2) Cette édition propose en fait trois disques:
a) L'album Stand Up remasterisé en 2010 au studio Abbey Road (comme les autres disques de ce package). Avec quelques suppléments plutôt intéressants: 2 versions de "Living in The Past" (dont la version mono du single de l'époque), Driving Song, Sweet Dream, 17 (en mono). Plus 5 morceaux live enregistré lors d'une Radio Session pour John Peel (en mono). Plus, enfin, deux spots de pub radio.
b) Le concert du Carnegie Hall de 1970. Enregistrement tullien légendaire s'il en est, que l'on retrouve ici en version quasi intégrale. Il n'avait été proposé jusqu'à présent que dans la boîte du 25ème anniversaire de Jethro Tull (épuisée depuis pas mal de temps). Et encore,il avait à l'époque été amputé de deux morceaux - "Dharma for One" et "By Kind Permission Of" - présents sur la compilation Living in The Past. Cette fois tous les morceaux sont bien là, et ont bénéficié pour l'occasion d'un remixage complet.
c) Un DVD avec l'INTEGRALE du même concert concert du Carnegie Hall en version audio haute qualité (2.0, Dolby et DTS) ! Soit plus d'une heure et 42 minutes de bonheur avec une qualité sonore remarquable pour l'époque. Si cette variante est nettement plus longue que celle du second CD, c'est parce qu'elle contient toutes les introductions, blagues et autres digressions prononcées sur scène par Ian Anderson ce fameux soir. Et le solo de batterie de Clive Bunker n'a pas été abrégé ce qui nous vaut un « Dhama for One » de presque 24 minutes. Pour certains cela fera sans doute un peu beaucoup, mais pour les vrais fans c'est une occasion unique d'entendre dans de très bonnes conditions ce que pouvait être réellement un concert du Tull à l'époque où le groupe accédait tout juste à la gloire.
Et sur le même DVD vous trouverez également une passionnante interview de 45 minutes d'Anderson, malheureusement non sous-titrée. Il reste que le gaillard pratique un anglais très académique, pas trop difficile à comprendre si vous n'êtes pas complètement novice dans la langue de Shakespeare et de Johnny Rotten. L'effort se justifie, parce qu' Anderson nous gratifie d'une superbe ration d'anecdotes portant sur des sujets aussi divers que l'étrange ressemblance entre « We Used to Know » et « Hotel California » des Eagles, ou les liens inattendus reliant le Tull à la scène grunge de Seattle.
Mais, en fin de compte, avait-on absolument besoin de cette nouvelle réédition de Stand Up ?
Assurément non. Cet album important de la fin des années 60 avait déjà été remasterisé très correctement et ne constitue que l'un des multiples chefs d'œuvre du flûtiste barbu (avec Aqualung, Thick as a Brick, Minstrel, Songs from the Woods et Heavy Horses' entre autres).
Pourtant, et c''est là tout le paradoxe de l''histoire, je suis très heureux de l'avoir racheté dans cette édition, car elle rend merveilleusement justice à une époque et à une conception de la musique qui appartient aujourd'hui à la grande histoire des arts populaires du XXème siècle.

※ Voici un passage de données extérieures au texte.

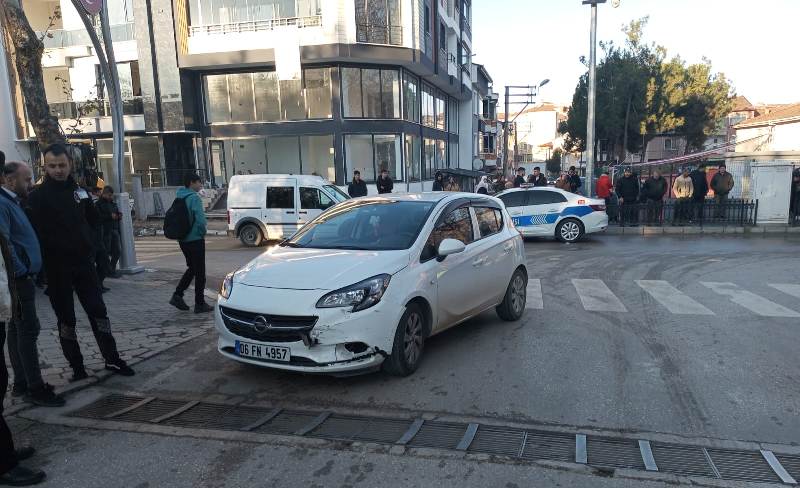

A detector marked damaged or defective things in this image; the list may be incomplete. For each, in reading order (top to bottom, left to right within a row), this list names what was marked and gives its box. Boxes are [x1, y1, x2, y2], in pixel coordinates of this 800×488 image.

damaged white opel [216, 193, 528, 376]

Par ailleurs, j'ai eu le bonheur de voir Jethro Tull sur scène l'année dernière (enfin, Anderson, Martin Barre et quelques accompagnateurs compétents) et le répertoire actuel du groupe comporte toujours plusieurs morceaux de Stand Up : A New Day Yesterday, Bourrée et Nothing is Easy. C'est dire l'importance que revêt toujours cet album pour son créateur.
Mais, ce qui justifie tout pour moi, c'est qu'en écoutant la première fois ce triple CD/DVD très bien conçu, j'ai été parcouru par un frisson de délice en ayant, plusieurs fois, l'impression d'être littéralement transporté 40 années en arrière.
Le prix que j'ai payé pour un tel voyage dans le temps ne me semble finalement pas trop élevé.